'Oceans' gets underwater and under your skin
Disneynatures’s new documentary “Oceans,” released Earth day, April 22, has grabbed the attention of audiences across the spectrum of ages: from the tots to the elderly, from those who are environmentally aware to those who are simply fascinated with the secrets of the ocean. But is it what they expected? Did Disneynature set an impossible-to-reach standard with last year’s “Earth?”
According to the Disney website, this never before seen footage, which took four strenuous years to collect “with the latest underwater technologies” by Jacques Perrin and Jacques Cluzaud, reveals answers that are not found in our school libraries or textbooks.
“You must see it for yourself,” says narrator Pierce Brosnan. “Hear it. Taste it. Feel its power.
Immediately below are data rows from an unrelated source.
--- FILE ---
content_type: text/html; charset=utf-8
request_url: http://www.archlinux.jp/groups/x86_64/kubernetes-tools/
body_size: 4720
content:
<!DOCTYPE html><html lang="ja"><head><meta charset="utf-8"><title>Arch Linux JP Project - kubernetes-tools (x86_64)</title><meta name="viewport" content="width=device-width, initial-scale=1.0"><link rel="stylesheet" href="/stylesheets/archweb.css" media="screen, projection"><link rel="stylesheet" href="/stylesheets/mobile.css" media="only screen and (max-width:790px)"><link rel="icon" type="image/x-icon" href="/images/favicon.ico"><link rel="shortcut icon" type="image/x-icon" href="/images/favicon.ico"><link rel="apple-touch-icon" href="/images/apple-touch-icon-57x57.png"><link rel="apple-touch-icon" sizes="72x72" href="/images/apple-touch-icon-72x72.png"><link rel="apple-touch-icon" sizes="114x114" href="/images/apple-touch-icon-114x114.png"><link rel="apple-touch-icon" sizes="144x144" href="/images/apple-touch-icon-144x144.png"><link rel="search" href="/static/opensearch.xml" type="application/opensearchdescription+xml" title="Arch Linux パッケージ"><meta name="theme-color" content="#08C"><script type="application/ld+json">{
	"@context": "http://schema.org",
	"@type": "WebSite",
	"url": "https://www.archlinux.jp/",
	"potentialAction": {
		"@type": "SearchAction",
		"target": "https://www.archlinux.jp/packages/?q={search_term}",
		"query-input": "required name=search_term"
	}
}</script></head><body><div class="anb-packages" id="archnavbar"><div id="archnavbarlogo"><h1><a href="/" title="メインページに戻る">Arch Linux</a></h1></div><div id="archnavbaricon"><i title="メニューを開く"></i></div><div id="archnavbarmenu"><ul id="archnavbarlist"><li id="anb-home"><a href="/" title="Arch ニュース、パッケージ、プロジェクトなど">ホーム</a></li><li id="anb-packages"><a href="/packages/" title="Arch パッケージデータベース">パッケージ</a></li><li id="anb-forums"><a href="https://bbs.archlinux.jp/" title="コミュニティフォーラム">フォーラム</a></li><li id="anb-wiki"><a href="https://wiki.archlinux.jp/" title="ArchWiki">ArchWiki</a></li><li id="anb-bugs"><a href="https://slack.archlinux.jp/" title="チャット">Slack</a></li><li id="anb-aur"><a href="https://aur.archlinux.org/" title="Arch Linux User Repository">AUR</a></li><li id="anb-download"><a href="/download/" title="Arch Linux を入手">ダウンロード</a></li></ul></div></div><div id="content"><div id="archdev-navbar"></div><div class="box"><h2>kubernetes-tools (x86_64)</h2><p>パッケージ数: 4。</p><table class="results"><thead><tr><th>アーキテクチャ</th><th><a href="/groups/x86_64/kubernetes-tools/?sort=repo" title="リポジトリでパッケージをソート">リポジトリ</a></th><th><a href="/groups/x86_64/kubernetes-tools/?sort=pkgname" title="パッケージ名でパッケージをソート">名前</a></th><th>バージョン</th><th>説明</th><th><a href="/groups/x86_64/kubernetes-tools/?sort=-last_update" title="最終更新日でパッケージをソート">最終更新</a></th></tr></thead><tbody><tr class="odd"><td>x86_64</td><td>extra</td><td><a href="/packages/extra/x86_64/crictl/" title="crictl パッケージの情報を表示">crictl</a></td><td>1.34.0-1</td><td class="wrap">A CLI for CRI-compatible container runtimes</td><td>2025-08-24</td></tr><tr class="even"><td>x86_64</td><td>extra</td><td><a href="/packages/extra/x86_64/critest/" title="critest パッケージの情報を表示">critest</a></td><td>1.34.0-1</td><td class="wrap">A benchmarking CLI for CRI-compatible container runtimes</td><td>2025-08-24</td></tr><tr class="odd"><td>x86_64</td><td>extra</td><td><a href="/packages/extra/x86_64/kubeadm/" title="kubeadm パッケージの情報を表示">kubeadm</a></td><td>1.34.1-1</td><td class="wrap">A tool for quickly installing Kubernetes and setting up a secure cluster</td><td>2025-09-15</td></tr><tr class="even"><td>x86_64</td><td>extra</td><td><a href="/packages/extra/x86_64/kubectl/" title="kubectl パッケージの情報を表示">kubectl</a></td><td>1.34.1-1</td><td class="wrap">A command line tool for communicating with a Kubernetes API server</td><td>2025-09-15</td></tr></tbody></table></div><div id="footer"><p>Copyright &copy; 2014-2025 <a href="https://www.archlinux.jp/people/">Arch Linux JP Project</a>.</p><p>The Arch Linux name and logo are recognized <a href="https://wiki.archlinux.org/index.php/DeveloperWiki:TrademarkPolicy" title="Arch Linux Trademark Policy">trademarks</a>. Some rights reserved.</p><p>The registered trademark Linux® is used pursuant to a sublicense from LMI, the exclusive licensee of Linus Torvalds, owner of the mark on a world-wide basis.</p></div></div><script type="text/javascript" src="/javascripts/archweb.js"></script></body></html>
Live it.”
And so, in that light, “Oceans” takes you by the hand, leading you into the very depth of the sea to experience this majesty first-hand and explore the ocean’s unknown nature.
Opening with a single child in deep thought about the ocean and what it entails, the voice of Brosnan explains that it is not something that child can learn in a book, but that he must experience it. From there, Brosnan poetically explains the ocean and it’s many magnificent wonders, taking the viewers down into the deep for some insider’s footage.
For some a reminder, for some a guilt trip, “Oceans” subtly brings to attention the effects of pollution. But by bringing up the sensitive subject in passing, the movie fails to take a firm stance. Indirectly laying a sort of responsibility upon our shoulders for the effects of global warming for just a passing moment, “Oceans” does little else to draw you into the movie emotionally. Besides the sweet and nurturing love from a mother walrus to her baby, the movie lacks the captivating drama that last year’s “Earth” portrayed so well.
Though the film is informative and aesthetically pleasing, I did have a few peeves concerning “Oceans.” Besides the implications toward evolution and global warming, it was hardly stimulating. Because of the lack of story line, the flow of the movie was a little bit rocky, understandably so, abruptly moving from one animal to the next as Brosnan’s voice, poetic and soft, coaxed my eyes shut with each word he spoke.
Though “Oceans” is an okay choice for the whole family, I would be in no hurry to spend $10 a pop for what seemed like an elongated Discovery channel episode. I suggest being patient until it hits the cheap seats or comes out on DVD. I expected more from Disney and thought that although it revealed an amazing view and perspective of underwater life captured in unfathomable ways, I was a bit disappointed with the way it was presented and would have rather waited to see it in a less expensive fashion. Because of its G-rated material, informative nature and truly incredible footage, “Oceans” is better for kids than most movies out today. But unless you come with an idea of what the movie really is or a desire to be informed, the stimulation factor is lacking immensely.
If you do decide to splurge and spend those 10 bucks to watch it on the big screen or have already done it before knowing you splurged for a nap, do not despair. There is one upside. Partnering with Nature Conservancy, Disneynature is donating part of their ticket sales to preserving the coral reefs, giving back to the environment and has also helped to create marine reserves off the Bahamas.
“These are the equivalent of creating national parks,” said Dan Hahn, the executive producer of “Oceans” in an interview with Fanbolt.com. “You try to go out and create some land, and in this case a stretch of coral reefs that is protected and set aside for future generations, and just allowed to exist in its most beautiful form.”